INSTRUCTIONS TO FOLLOW:
Search the listing for the word "United" and return each line that contains it.

RECORDS PROVIDED:
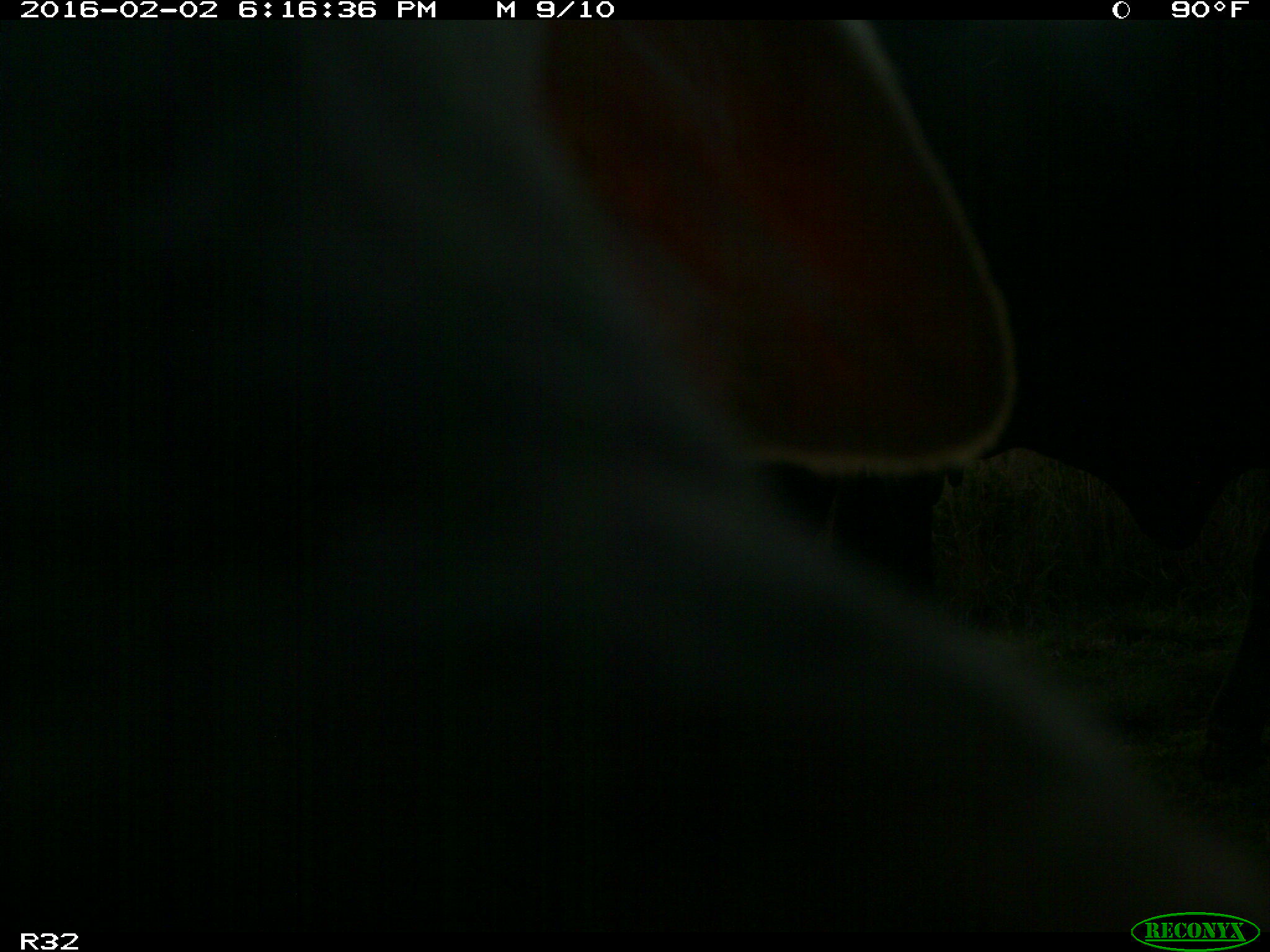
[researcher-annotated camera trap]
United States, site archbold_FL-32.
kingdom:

---

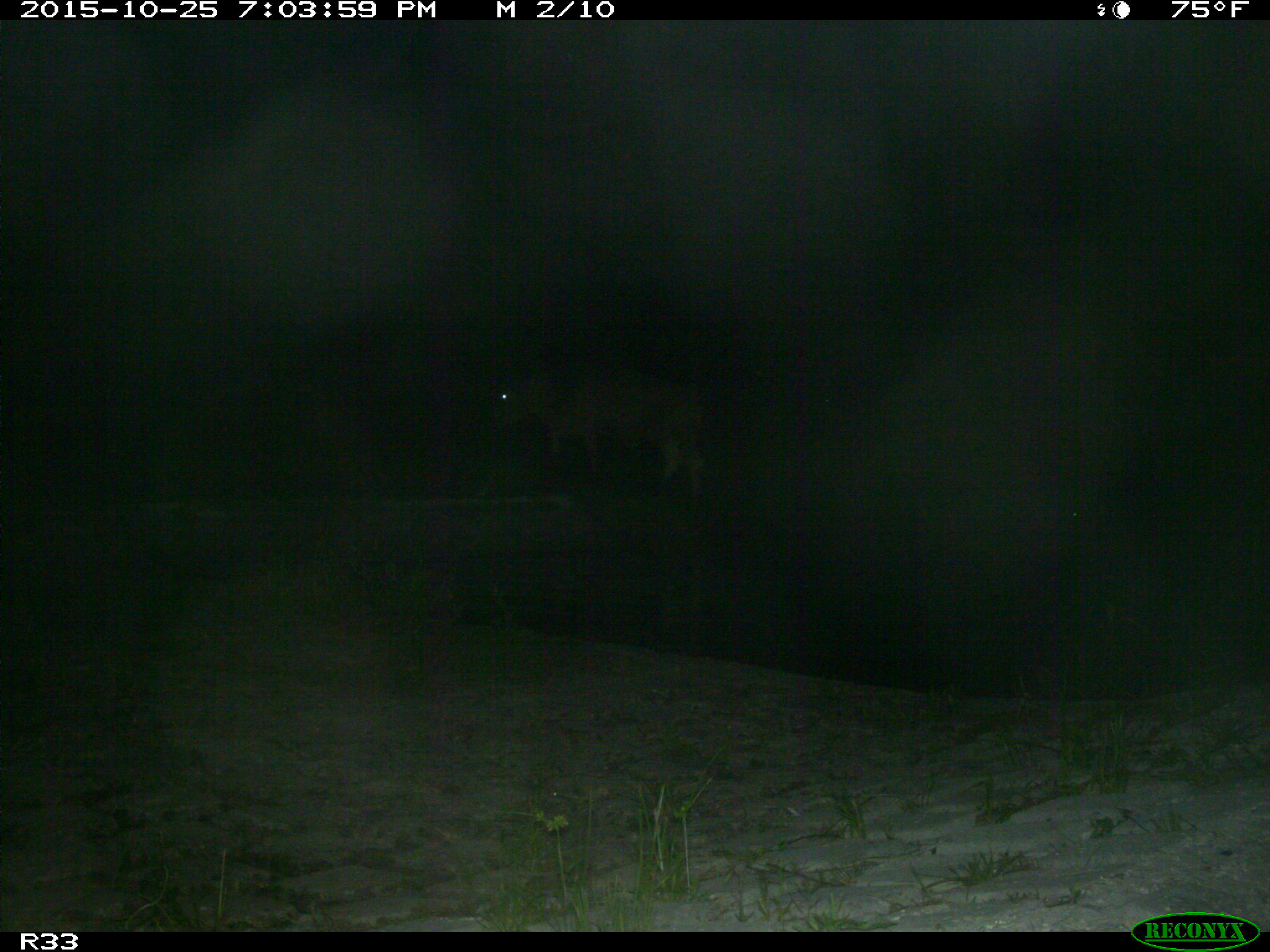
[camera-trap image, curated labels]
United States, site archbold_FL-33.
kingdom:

ANSWER:
United States, site archbold_FL-32.
United States, site archbold_FL-33.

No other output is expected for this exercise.